I find the last paragraph of the index page good - "Mike's will to live remains an inspiration. It is a great comfort to know you can live a normal life, even after you have lost your mind."
 
Just floating around somewhere else monitoring and reprogramming the automated responses of my brain.
 
Oh, believe me, I have been at the JREF long enough to know. Many members are naive realists, they just don't like to find out that that's what they are, and begin to act as if they were being attacked somehow. But as it was pointed out earlier in the thread, "naive" is not a derogatory word.

Still, you mention an important point "driven by scientific knowledge not a philosophical ideology". I beg to differ... there is not such thing as "scientific knowledge" there are facts and interpretations about such facts, and those interpretations always are part of a theoretical model, and a theoretical model is an ideology.

This part is true, coming from my own experience in learning about what naive realism means. It's not a competing theory nor does it serve to disintegrate what we have as scientific knowledge. It only serves as a "caveat emptor" to the knowledge we have.

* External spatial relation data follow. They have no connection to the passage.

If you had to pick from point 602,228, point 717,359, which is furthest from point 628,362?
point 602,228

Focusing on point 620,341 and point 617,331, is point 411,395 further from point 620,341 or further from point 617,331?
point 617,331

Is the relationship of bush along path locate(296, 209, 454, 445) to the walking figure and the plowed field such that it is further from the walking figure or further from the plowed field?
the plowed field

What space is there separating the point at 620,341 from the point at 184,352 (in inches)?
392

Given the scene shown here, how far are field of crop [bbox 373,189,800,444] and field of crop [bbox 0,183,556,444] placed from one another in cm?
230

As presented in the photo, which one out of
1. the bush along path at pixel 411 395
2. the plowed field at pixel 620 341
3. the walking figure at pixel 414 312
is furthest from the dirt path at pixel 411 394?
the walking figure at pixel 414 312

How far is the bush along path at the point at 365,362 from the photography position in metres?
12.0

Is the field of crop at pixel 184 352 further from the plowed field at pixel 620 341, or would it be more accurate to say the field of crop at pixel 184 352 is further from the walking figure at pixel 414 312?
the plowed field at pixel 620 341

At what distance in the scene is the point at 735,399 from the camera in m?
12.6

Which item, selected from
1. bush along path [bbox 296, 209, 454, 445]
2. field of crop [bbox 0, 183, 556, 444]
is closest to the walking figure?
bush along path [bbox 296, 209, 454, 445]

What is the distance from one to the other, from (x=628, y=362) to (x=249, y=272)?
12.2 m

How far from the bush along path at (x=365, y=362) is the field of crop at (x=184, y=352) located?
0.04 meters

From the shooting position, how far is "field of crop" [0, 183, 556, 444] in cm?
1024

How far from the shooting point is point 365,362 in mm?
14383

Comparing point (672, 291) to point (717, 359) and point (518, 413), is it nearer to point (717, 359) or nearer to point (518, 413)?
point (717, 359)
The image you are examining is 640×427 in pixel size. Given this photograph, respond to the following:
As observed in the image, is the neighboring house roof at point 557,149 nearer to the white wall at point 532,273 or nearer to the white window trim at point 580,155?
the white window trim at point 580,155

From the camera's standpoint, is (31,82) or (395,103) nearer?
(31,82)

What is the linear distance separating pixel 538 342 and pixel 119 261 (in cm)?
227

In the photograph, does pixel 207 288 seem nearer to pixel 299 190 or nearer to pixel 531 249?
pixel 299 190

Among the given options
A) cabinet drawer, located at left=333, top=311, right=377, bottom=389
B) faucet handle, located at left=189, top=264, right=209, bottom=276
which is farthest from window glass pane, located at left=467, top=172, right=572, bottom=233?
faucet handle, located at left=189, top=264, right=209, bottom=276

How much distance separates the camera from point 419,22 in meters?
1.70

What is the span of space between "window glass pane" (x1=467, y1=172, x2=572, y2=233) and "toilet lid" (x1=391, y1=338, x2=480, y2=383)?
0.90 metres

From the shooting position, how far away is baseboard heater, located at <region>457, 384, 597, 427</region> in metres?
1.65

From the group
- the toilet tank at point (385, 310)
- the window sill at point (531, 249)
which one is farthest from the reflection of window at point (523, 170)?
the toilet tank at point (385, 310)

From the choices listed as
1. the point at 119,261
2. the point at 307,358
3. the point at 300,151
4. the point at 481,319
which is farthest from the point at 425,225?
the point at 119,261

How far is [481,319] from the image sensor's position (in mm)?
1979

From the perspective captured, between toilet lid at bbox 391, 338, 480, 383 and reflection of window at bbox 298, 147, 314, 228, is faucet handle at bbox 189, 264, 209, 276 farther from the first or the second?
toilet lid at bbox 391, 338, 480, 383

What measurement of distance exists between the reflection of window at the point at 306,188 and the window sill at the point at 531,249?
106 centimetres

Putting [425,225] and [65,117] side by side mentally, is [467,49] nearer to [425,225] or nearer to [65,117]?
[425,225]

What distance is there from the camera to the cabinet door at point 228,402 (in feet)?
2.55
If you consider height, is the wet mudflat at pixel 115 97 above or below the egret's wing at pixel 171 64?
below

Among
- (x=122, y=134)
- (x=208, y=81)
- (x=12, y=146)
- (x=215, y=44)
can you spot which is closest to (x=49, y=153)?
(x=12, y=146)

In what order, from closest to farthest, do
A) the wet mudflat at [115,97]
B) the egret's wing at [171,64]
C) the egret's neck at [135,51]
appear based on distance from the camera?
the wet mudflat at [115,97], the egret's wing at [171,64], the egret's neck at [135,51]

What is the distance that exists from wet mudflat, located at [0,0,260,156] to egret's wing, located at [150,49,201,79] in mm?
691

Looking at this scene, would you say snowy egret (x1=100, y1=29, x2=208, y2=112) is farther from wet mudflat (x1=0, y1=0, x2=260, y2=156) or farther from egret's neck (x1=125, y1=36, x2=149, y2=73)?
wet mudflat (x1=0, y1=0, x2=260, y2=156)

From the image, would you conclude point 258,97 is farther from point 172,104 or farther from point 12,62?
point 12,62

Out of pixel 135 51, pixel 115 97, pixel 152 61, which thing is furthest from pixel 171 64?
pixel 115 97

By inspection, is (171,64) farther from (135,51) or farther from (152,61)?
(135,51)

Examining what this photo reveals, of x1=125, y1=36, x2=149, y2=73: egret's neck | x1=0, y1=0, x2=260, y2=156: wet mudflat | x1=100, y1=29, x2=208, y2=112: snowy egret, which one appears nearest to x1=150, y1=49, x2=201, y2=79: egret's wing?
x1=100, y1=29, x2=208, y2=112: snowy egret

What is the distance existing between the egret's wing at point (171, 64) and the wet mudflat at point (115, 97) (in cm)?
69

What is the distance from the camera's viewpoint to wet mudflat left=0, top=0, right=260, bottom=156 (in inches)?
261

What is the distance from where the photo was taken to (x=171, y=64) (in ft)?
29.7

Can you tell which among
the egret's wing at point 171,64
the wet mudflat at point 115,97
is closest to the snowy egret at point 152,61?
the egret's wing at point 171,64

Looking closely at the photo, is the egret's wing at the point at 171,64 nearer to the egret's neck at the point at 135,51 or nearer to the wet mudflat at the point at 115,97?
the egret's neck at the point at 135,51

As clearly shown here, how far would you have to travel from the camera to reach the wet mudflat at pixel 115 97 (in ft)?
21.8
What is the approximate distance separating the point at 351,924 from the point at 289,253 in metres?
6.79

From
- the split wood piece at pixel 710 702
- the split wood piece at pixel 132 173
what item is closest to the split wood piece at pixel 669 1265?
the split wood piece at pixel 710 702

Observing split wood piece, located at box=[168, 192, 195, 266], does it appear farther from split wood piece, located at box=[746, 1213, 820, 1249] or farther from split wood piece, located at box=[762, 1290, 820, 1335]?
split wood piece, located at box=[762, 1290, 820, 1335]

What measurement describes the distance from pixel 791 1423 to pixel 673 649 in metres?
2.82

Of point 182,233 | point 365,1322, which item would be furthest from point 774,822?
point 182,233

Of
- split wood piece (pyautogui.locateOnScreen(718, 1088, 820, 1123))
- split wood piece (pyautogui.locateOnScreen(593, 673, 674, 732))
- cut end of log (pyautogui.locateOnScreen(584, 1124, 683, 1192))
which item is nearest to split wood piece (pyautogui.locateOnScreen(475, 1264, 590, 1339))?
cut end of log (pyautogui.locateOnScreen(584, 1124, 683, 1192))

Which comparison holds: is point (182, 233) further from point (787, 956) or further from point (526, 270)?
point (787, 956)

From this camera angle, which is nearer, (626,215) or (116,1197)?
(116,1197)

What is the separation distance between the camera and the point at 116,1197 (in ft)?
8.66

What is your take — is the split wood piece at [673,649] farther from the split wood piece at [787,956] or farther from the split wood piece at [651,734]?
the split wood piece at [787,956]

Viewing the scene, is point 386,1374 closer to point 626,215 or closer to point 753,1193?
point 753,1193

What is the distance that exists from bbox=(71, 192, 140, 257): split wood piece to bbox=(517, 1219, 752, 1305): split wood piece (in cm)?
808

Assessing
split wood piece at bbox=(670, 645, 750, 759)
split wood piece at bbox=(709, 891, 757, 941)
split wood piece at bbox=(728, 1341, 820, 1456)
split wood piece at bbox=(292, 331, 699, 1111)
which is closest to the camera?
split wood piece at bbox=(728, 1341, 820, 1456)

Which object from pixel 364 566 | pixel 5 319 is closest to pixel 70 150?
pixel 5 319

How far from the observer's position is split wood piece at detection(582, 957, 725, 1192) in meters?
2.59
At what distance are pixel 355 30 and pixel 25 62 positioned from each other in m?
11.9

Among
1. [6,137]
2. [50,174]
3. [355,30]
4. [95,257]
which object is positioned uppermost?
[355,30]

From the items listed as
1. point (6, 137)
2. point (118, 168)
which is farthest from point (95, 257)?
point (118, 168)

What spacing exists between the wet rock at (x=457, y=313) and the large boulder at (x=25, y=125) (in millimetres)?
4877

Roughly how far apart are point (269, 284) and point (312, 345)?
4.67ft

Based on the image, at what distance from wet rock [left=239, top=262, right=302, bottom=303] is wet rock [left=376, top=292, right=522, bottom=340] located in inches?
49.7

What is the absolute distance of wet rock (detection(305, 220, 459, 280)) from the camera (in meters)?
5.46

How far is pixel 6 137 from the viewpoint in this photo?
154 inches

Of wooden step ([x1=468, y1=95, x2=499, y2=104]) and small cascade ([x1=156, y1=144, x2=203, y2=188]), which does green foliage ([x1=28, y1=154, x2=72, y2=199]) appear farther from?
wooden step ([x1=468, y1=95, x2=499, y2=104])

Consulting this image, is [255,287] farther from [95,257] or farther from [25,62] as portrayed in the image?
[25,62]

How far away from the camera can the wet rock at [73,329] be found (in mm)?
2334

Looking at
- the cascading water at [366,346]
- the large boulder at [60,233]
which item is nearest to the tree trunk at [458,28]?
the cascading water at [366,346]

An example would be the same one that actually led me to understand what naive realism means:

We "know" what green light is, as far as the wavelength is concerned, but we also actually "see" it too, and they're consistent to each other. When the wavelength strikes the receptors in your eyes that stimuli is transduced into your brain and you are "seeing" the light. But that entire process of transduction ISN'T the green light, it's the interpretation of green light. And yes it IS consistent, and we know the machinery involved and but the fact of the matter is we aren't seeing the green light, we're perceiving it. That's just a distinction that naive realism makes aware of. It doesn't mean green light doesn't exist and doesn't remove our knowledge of it, it's just that "caveat emptor" in reality vs. perception. Sure our perceptions can be extremely extremely correlated to reality, and sometimes not too! But that's not a bad thing, nor is it woo, it's just something that you have to consider.
 
My experience with people who take philosophy classes is also that they write mind numbingly boring, meandering works that take a simple point and turn it into 300 pages so as to appear "deep and insightful" when honestly they have no idea wtf living in the real world is about.

Your anecdote is quite irrelevant and a bit offending. Are you trying to discredit philosophy for some effect?

Philosophy that requires rambling text is worth less than the paper it is written on.

I ,personally, see the study of philosophy to be a silly ,self impotant bit of balderdash.

I, personally, love the study of philosophy and think it's at very least a superb timepass and a hobby. And I duly applaud professional philosophers like Daniel Dennett for tackling important/current issues ('belief in belief' concept regarding theism-atheism debates is a fine example) and for making me ponder. Or Peter Singer, who made me realize I'm a speciesist.